#### EXERCISE BRIEF
Give back the entries below verbatim.

----

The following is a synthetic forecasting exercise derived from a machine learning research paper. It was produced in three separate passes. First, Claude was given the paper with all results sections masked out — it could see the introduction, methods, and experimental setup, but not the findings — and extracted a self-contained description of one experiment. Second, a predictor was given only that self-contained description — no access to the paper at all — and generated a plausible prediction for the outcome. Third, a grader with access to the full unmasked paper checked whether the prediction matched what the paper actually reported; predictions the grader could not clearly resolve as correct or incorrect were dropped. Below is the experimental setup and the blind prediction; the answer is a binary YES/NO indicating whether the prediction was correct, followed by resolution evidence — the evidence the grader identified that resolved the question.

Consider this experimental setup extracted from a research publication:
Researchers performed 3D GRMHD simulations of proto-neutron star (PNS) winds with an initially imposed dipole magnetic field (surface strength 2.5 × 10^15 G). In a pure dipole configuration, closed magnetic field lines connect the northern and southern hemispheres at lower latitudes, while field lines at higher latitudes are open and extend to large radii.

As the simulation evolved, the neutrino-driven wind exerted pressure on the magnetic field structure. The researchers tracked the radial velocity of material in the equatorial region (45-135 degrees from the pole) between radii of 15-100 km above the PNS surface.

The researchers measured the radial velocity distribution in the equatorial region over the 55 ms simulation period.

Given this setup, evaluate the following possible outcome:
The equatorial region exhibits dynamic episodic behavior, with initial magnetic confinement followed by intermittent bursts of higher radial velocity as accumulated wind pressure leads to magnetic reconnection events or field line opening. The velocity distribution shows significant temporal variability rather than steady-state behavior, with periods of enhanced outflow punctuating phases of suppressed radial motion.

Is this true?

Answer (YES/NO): NO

----

#### FINISHED TASK
The following is a synthetic forecasting exercise derived from a machine learning research paper. It was produced in three separate passes. First, Claude was given the paper with all results sections masked out — it could see the introduction, methods, and experimental setup, but not the findings — and extracted a self-contained description of one experiment. Second, a predictor was given only that self-contained description — no access to the paper at all — and generated a plausible prediction for the outcome. Third, a grader with access to the full unmasked paper checked whether the prediction matched what the paper actually reported; predictions the grader could not clearly resolve as correct or incorrect were dropped. Below is the experimental setup and the blind prediction; the answer is a binary YES/NO indicating whether the prediction was correct, followed by resolution evidence — the evidence the grader identified that resolved the question.

Consider this experimental setup extracted from a research publication:
Researchers performed 3D GRMHD simulations of proto-neutron star (PNS) winds with an initially imposed dipole magnetic field (surface strength 2.5 × 10^15 G). In a pure dipole configuration, closed magnetic field lines connect the northern and southern hemispheres at lower latitudes, while field lines at higher latitudes are open and extend to large radii.

As the simulation evolved, the neutrino-driven wind exerted pressure on the magnetic field structure. The researchers tracked the radial velocity of material in the equatorial region (45-135 degrees from the pole) between radii of 15-100 km above the PNS surface.

The researchers measured the radial velocity distribution in the equatorial region over the 55 ms simulation period.

Given this setup, evaluate the following possible outcome:
The equatorial region exhibits dynamic episodic behavior, with initial magnetic confinement followed by intermittent bursts of higher radial velocity as accumulated wind pressure leads to magnetic reconnection events or field line opening. The velocity distribution shows significant temporal variability rather than steady-state behavior, with periods of enhanced outflow punctuating phases of suppressed radial motion.

Is this true?

Answer (YES/NO): NO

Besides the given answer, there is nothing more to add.